Raw data >>

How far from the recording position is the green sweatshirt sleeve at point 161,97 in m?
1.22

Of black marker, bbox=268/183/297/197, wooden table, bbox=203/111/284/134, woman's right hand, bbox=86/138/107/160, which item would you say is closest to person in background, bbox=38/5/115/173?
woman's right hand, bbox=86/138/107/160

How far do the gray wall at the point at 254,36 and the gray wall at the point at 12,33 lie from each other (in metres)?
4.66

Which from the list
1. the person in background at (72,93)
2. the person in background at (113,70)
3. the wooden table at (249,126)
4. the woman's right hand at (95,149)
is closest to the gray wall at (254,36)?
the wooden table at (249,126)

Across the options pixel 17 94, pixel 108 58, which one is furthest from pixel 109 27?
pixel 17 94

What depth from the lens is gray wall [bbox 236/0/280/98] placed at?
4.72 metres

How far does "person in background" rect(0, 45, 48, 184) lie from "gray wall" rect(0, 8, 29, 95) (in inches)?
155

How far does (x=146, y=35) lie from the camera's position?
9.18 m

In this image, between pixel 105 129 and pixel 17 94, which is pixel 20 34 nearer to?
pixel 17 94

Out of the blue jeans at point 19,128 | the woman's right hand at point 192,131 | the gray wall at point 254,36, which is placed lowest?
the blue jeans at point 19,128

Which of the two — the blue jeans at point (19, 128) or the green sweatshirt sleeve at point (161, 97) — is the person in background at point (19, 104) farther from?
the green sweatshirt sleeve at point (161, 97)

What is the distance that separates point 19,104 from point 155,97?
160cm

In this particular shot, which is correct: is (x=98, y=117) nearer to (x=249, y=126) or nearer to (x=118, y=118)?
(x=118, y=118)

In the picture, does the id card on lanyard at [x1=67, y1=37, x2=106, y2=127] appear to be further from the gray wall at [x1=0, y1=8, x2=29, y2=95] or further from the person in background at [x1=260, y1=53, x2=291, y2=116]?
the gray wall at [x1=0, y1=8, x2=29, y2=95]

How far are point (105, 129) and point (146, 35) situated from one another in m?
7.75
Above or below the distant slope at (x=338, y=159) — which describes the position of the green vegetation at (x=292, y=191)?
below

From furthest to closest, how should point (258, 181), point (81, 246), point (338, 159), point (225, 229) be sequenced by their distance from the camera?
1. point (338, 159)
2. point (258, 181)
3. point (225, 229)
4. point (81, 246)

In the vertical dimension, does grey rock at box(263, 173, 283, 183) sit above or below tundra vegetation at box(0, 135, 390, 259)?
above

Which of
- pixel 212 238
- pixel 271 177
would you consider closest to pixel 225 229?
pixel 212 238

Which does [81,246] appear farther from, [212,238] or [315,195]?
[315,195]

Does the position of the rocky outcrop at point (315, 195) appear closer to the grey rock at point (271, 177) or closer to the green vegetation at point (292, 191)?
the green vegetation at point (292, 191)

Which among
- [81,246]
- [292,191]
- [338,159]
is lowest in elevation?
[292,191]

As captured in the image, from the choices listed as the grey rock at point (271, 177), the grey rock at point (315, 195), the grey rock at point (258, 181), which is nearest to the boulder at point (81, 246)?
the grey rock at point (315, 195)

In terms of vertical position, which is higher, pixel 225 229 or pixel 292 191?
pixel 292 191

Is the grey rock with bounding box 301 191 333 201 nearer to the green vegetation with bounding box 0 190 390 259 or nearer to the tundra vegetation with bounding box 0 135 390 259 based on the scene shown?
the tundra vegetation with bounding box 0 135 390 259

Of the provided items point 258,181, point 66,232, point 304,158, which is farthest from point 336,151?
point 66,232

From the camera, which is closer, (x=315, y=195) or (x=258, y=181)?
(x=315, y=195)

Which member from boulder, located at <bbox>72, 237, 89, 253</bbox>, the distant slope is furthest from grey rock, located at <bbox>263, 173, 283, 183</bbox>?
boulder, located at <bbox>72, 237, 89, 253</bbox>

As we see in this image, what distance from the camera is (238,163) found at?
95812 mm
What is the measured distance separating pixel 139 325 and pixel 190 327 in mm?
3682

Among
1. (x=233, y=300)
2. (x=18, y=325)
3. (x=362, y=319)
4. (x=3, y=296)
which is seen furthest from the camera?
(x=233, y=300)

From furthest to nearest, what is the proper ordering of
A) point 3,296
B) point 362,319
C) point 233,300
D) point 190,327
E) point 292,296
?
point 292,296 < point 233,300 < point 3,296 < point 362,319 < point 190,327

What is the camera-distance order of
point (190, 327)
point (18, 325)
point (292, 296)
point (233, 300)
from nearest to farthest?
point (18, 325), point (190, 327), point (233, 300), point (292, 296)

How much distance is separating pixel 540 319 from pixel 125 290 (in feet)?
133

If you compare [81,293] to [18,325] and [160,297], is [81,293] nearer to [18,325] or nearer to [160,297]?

Set problem >>
Extract the closing run of lines, starting with the one containing "Which member from" and ending at the last, exactly as written.

Output below >>
Which member from boulder, located at <bbox>72, 237, 89, 253</bbox>, the distant slope is furthest from grey rock, located at <bbox>263, 173, 283, 183</bbox>?
boulder, located at <bbox>72, 237, 89, 253</bbox>

As we see in this image, what distance from the camera is (238,163) found at?
95812 mm
What is the measured distance separating pixel 139 325 and pixel 190 327 in mm?
3682

Among
1. (x=233, y=300)
2. (x=18, y=325)
3. (x=362, y=319)
4. (x=3, y=296)
which is seen furthest from the camera?
(x=233, y=300)

From furthest to nearest, what is the proper ordering of
A) point 3,296
B) point 362,319
C) point 233,300
D) point 190,327
E) point 292,296
?
point 292,296 < point 233,300 < point 3,296 < point 362,319 < point 190,327

What is the camera-distance order of
point (190, 327)
point (18, 325)
point (292, 296)
point (233, 300)
from nearest to farthest?
point (18, 325), point (190, 327), point (233, 300), point (292, 296)

How much distance is separating pixel 540 319 from pixel 125 290 (in feet)?
133

If you compare [81,293] to [18,325] and [160,297], is [81,293] nearer to [18,325] or nearer to [160,297]?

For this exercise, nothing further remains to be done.